Ephémère président du Vietnam du Sud à deux reprises, le général Duong Van Minh est mort, lundi 6 août, dans un hôpital de Pasadena, en Californie, des suites d'une chute à son domicile californien. Il était âgé de quatre-vingt-six ans.

On l'appelait "Big" Minh, le "grand" Minh, parce qu'il était d'une taille supérieure à la moyenne, et aussi pour le distinguer d'un autre officier, le général Tran Van Minh, le "petit" Minh. "Poussé par les événements" - formule de l'un de ses plus proches collaborateurs -, cet officier a joué un rôle crucial à deux reprises : en 1963, dans le renversement du régime Diem, et en 1975, lorsqu'il ordonna la reddition de Saïgon encerclée par les divisions communistes.

Duong Van Minh était un vrai sudiste - il est né le 16 février 1916 à My-Tho, dans le delta du Mékong -, avec son allure de brave homme, bon vivant, nonchalant, peu démonstratif, mais sympathique et chaleureux. Féru de musique classique, il se passionnait également pour la collection d'orchidées que le roi de Thaïlande, pendant son long exil à Bangkok, de 1964 à 1968, l'avait aidé à constituer. En fin de journée, on le retrouvait assez régulièrement sur l'un des courts de tennis du Cercle sportif saïgonnais. Ancien sous-officier des forces françaises, Duong Van Minh fait une école d'officiers à proximité de Hanoï avant d'intégrer, à l'époque de Bao Daï, la toute jeune armée de l'Etat du Vietnam. Promu commandant en 1952, il suit les cours de l'Ecole de guerre de Paris. Après les accords de Genève, déjà général de brigade, il est chargé de la lutte contre les Hoa-Hao et les Binh Xuyen, les sectes armées qui contestent l'autorité du président Ngo Dinh Diem. En 1957, il devient le premier général de division puis de corps d'armée sud-vietnamien avant de tomber en disgrâce : le régime des frères Diem et Nhu se méfie de lui. A juste titre, puisqu'en novembre 1963, en pleine crise bouddhiste, Duong Van Minh se retrouve à la tête du groupe de généraux qui, avec la complicité des Américains, renverse les deux frères.

Carte de rechange

Alors que l'insurrection communiste bat déjà son plein, "Big" Minh se voit accoler l'étiquette de "neutraliste" et, un coup d'Etat en cachant un autre, les Américains s'en débarrassent au bout de trois mois avec la complicité d'un officier ambitieux, le général Nguyen Khanh. "Big" Minh est exilé en Thaïlande, d'où il sera ramené, sous pression américaine, en 1968 - après l'offensive du Têt - comme une sorte de carte de rechange. On ne sait jamais.

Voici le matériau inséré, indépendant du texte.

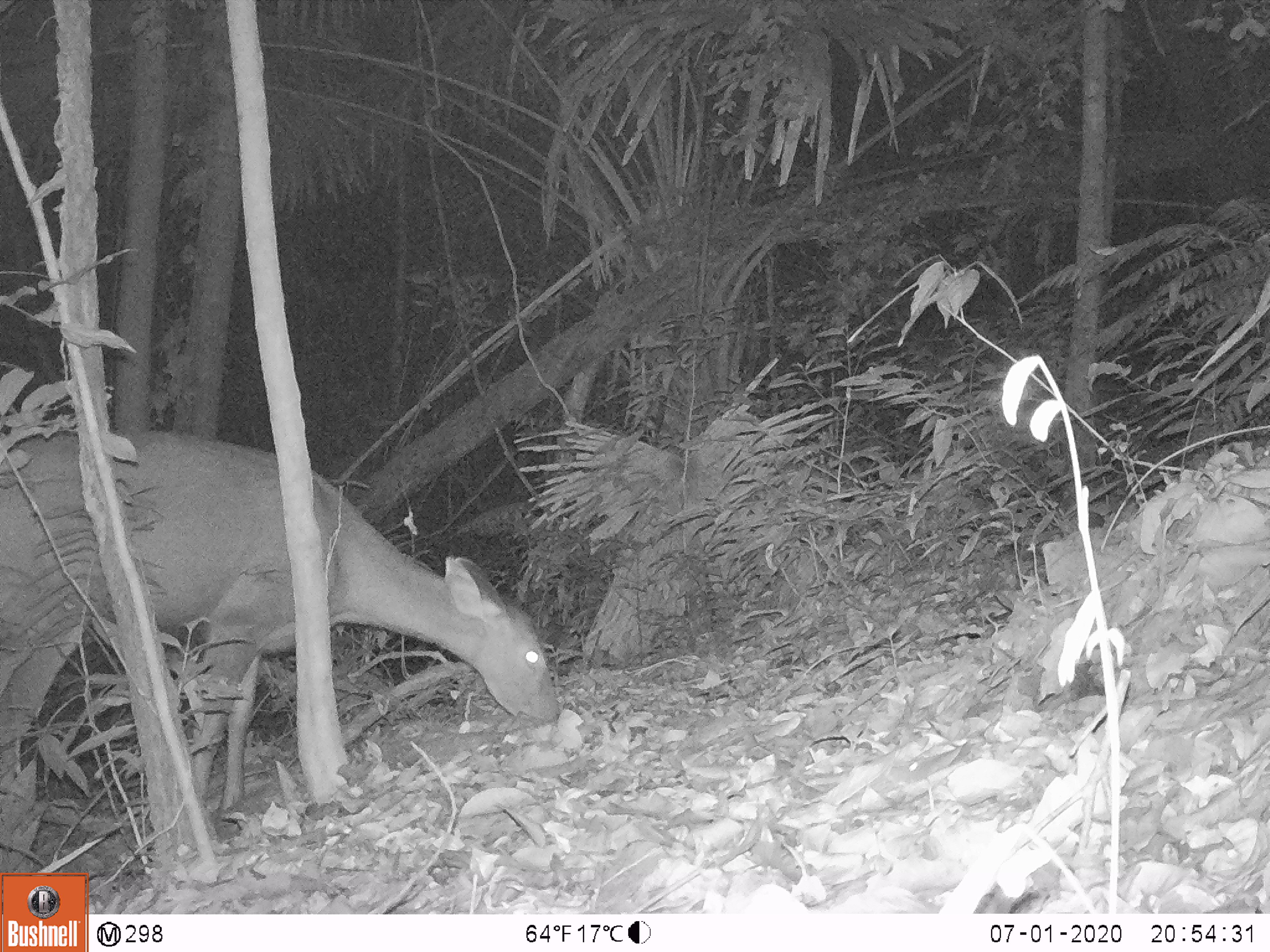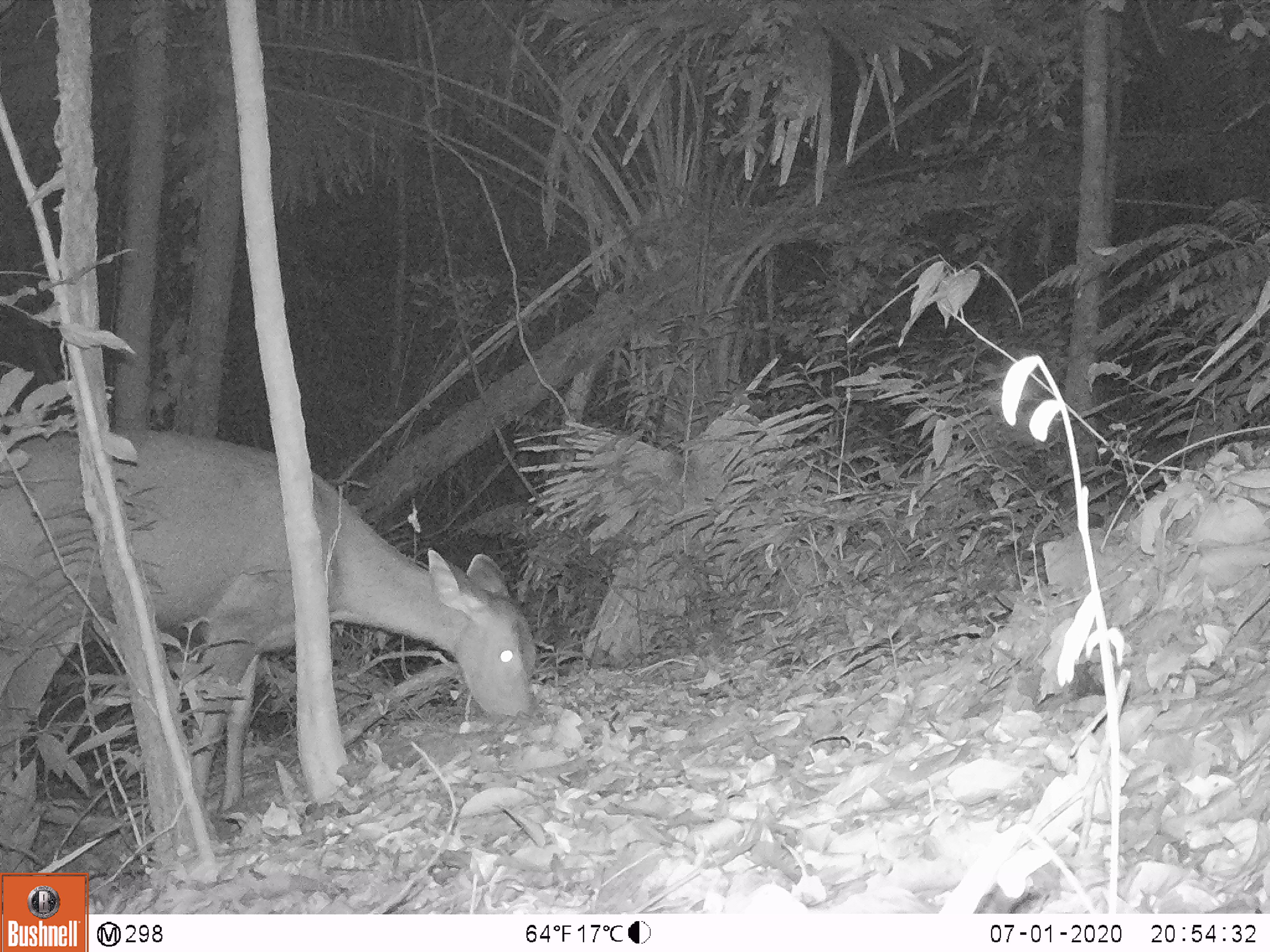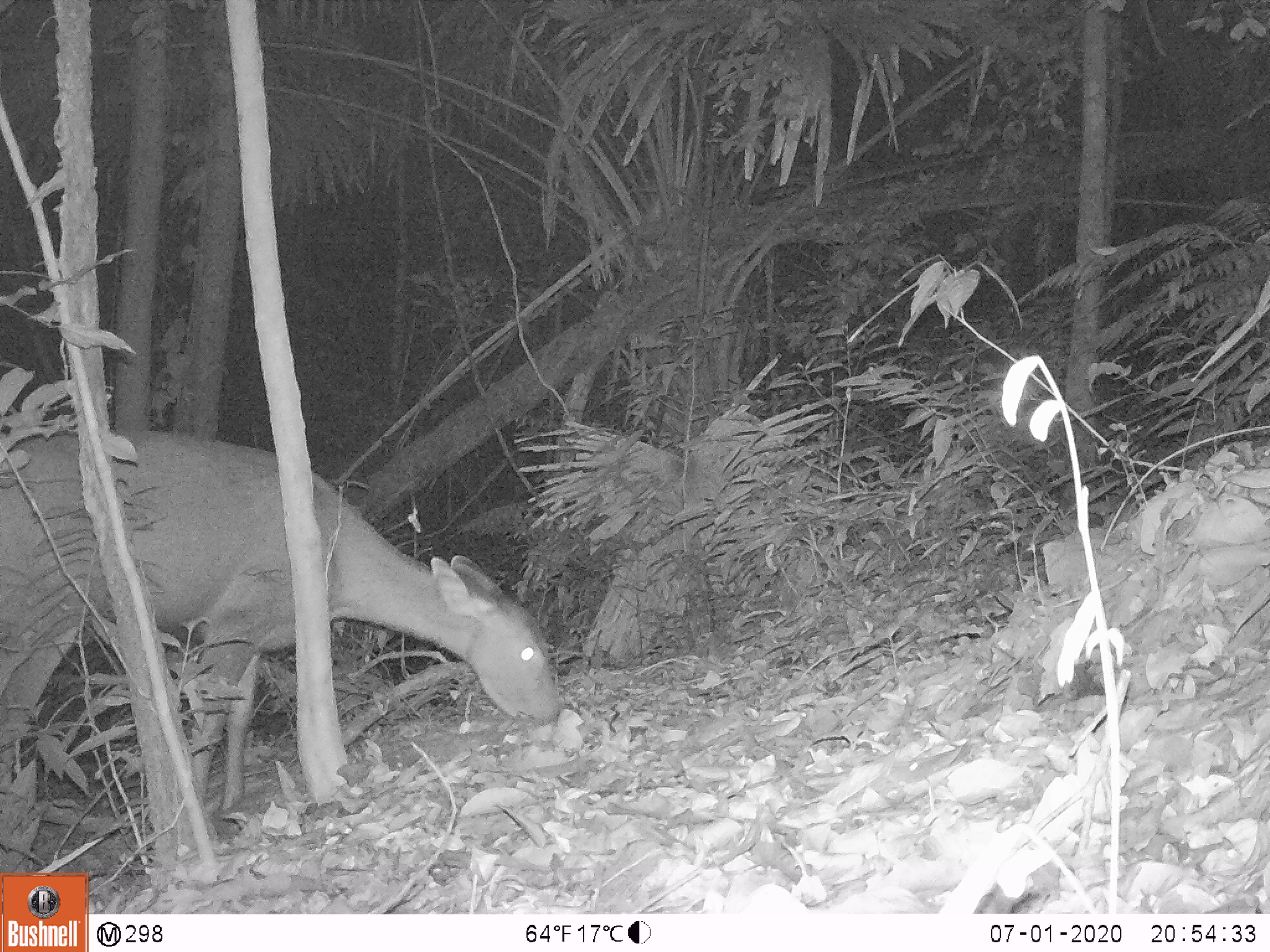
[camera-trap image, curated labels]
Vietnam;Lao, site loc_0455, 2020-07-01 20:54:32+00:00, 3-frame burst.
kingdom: Animalia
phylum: Chordata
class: Mammalia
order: Artiodactyla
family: Cervidae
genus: Rusa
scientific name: Rusa unicolor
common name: sambar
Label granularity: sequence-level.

Il ne se mêle guère, par tempérament, aux intrigues saïgonnaises, tout en constituant le principal point de ralliement de l'opposition. Quand, en avril 1975, arrive la débâcle et que le président Nguyen Van Thieu est contraint de se démettre et, dans la foulée, de s'enfuir à Taïwan, "Big" Minh, qui prend la relève, se résout au bout de quelques jours à ordonner la reddition de l'armée du Sud pour éviter que Saïgon ne s'embrase. Il n'y a rien d'autre à faire. En 1983, les communistes le laissèrent rejoindre ses enfants installés dans la banlieue parisienne. Il y vécut très modestement, sans jamais revenir sur l'humiliation de 1975, avant de s'exiler, il y a quelques années, aux Etats-Unis.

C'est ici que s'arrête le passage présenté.